ReturnJan, ReturnFeb, ReturnMar, ReturnJune, ReturnAug, and ReturnOct differ in sign between the models.

What is the overall accuracy of StocksModel1 on the test set stocksTest1, using a threshold of 0.5?
# Predict on the test set
predictTest1 = predict(StocksModel1, type="response", newdata=stocksTest1)
# Tabulate the predictions of test set vs our predict function
z = table(stocksTest1$PositiveDec, predictTest1 > 0.5)
kable(z)
FALSE TRUE
0 30 471
1 23 774
# Compute Accuracy
sum(diag(z))/(sum(z))
## [1] 0.6194145

The overall accuracy of StocksModel1 is 0.5504808.

What is the overall accuracy of StocksModel2 on the test set stocksTest2, using a threshold of 0.5?
# Predict on the test set
predictTest2 = predict(StocksModel2, type="response", newdata=stocksTest2)
# Tabulate the predictions of test set vs our predict function
z = table(stocksTest2$PositiveDec, predictTest2 > 0.5)
kable(z)
FALSE TRUE
0 388 626
1 309 757
# Compute Accuracy
sum(diag(z))/(sum(z))
## [1] 0.5504808

The overall accuracy of StocksModel2 is 0.5504808.

What is the overall accuracy of StocksModel1 on the test set stocksTest1, using a threshold of 0.5?
# Predict on the test set
predictTest3 = predict(StocksModel3, type="response", newdata=stocksTest3)
# Tabulate the predictions of test set vs our predict function
z = table(stocksTest3$PositiveDec, predictTest3 > 0.5)
kable(z)
FALSE TRUE
0 49 13
1 21 13
# Compute Accuracy
sum(diag(z))/(sum(z))
## [1] 0.6458333

The overall accuracy of StocksModel3 is 0.6458333.

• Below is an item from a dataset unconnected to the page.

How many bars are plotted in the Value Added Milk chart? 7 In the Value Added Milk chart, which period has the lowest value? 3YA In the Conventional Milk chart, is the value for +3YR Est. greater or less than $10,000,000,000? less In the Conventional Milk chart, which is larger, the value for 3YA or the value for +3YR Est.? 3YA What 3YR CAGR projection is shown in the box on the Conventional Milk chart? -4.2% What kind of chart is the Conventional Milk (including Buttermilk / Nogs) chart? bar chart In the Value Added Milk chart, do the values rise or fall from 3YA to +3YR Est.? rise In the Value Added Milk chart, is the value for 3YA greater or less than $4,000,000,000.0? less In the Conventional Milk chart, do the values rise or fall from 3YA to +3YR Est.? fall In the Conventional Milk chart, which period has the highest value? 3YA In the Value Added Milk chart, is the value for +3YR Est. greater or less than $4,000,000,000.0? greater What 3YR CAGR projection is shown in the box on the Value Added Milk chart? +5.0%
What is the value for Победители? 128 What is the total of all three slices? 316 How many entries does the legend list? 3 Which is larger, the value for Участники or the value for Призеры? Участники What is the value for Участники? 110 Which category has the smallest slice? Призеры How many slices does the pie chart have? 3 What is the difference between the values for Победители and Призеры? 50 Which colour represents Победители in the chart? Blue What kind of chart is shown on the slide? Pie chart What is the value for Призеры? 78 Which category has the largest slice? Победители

To compute the overall test-set accuracy of the cluster-then-predict approach, we can combine all the test-set predictions into a single vector and all the true outcomes into a single vector:
# Combine all test-set predictions and outcomes into a single vector
AllPredictions = c(predictTest1, predictTest2, predictTest3)
AllOutcomes = c(stocksTest1$PositiveDec, stocksTest2$PositiveDec, stocksTest3$PositiveDec)
z = table(AllOutcomes, AllPredictions > 0.5)
kable(z)
FALSE TRUE
0 467 1110
1 353 1544
# Compute Accuracy
sum(diag(z))/(sum(z))
## [1] 0.5788716

After combining the predictions and outcomes with the provided code, we can compute the overall test-set accuracy by creating a classification matrix: The overall accuracy is 0.5788. We see a modest improvement over the original logistic regression model. Since predicting stock returns is a notoriously hard problem, this is a good increase in accuracy. By investing in stocks for which we are more confident that they will have positive returns (by selecting the ones with higher predicted probabilities), this cluster-then-predict model can give us an edge over the original logistic regression model.